Supplex: A trademark of Invista, Supplex fabrics are breathable and fast-drying with great color retention. Supplex is usually a stretch jersey, but can sometimes come as a thin woven, too. This is a useful term to search for, as many online retailers label any wicking jersey as “supplex”.
Tactel: Also a trademark of Invista, Tactel fabrics are strong, light, soft, and dry eight times faster than cotton. Tactel is often used for underwear, and comes in the form of stretch jersey.
Lycra: It may surprise you, but Lycra is actually a trademarked name of Invista, and it falls under the generic “spandex” name. Lycra fabrics are extremely stretchy, have great recovery, and are often blended alongside other fibers to help maintain shape and support. Lycra is always seen as a stretch fabric, but can be inserted into wovens or jerseys, and used in activewear, swimwear, underwear, hosiery, and pretty much any other garment you can think of.
Dri-Fit: Dri-Fit is a trademark of Nike, and the main advantage of this wicking polyester is its high evaporation rate. Dri-fit usually has a little stretch, and can often be identified by its small, regular holes. It’s most commonly seen in “technical” race shirts given away at events.
Meryl: A trademark of Nylstar, Meryl is a nylon microfiber with great stretch and recovery, wicking weave, and odor control. Meryl can come in many different forms, such as stretch jerseys, sweater knits, coated wovens, and meshes.
Testing Your Fabric
To get just the right fabric, test before you commit.
The most useful way to determine if a technical fabric is right for you is you request a sample. Most online retailers now offer free (or low cost) sample swatches. It can save loads in wasted time and fabric if the sample turns out to be different from what you expected!
Beyond the usual reasons for checking color and feel, testing for shrinkage, or deciding which needles to use, you can also use samples to learn more about the technical properties of a fabric.

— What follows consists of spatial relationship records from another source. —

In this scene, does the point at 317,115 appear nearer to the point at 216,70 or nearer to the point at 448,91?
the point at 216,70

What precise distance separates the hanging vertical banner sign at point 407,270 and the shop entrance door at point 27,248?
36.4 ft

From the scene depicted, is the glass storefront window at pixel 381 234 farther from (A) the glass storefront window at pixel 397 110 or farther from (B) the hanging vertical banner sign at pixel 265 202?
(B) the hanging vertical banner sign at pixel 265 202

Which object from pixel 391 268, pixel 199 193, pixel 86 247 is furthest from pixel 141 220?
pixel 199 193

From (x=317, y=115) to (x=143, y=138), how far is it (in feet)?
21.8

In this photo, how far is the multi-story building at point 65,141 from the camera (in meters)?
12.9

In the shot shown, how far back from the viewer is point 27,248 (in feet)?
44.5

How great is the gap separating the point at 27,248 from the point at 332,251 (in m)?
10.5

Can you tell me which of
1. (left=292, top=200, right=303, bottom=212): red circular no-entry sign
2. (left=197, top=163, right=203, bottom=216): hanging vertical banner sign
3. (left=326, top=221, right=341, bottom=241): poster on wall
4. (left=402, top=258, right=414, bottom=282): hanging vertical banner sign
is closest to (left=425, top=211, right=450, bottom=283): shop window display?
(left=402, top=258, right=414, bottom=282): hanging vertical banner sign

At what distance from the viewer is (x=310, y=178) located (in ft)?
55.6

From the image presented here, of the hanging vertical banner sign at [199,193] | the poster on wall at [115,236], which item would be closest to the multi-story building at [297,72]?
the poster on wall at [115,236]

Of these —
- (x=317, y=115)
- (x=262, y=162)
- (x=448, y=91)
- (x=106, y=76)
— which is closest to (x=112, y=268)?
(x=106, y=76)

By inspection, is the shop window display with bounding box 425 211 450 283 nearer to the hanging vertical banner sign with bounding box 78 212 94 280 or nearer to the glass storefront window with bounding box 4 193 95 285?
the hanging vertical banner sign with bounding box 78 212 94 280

Stretch: Many patterns will provide a stretch guide on the pattern envelope, but it’s difficult to apply this to other common garment styles, and you don’t always have the pattern with you. You can determine the stretch percentage by marking out 10cm, then seeing how far you can stretch this against a ruler. If it stretches to 15cm, then the fabric has 50% stretch in that direction.
Fiber content: The quickest way to tell if your sample is a natural or synthetic fiber is to burn a small portion of it and assess the smoke and remains. There are many great burn test guides online, which can help determine if that 100% merino jersey really is entirely wool.
Wickability: With wicking fabrics, it’s important to be able to tell the right side of the fabric from the wrong, so the moisture doesn’t move in the wrong direction. If you can’t tell by looking at the weave, then you can do an informal test by lightly spraying one side with water and noting how long it takes to line-dry. Repeat with the other side. The side sprayed which dries the quickest should be against the skin.
Once I’ve sourced a pattern and some great fabrics for my next exercise project, I always buy a little extra fabric so I can sew up a quick sample to test on-the-road. Fit and comfort are particularly personal when it comes to activewear, and I often find that I need to make a few small tweaks for a new pattern or fabric to make it exactly right for me. By buying an extra yard or two to make up a wearable muslin, you can ensure that your finished version will be just as you like it — whether you’re running a marathon or just out for a country stroll.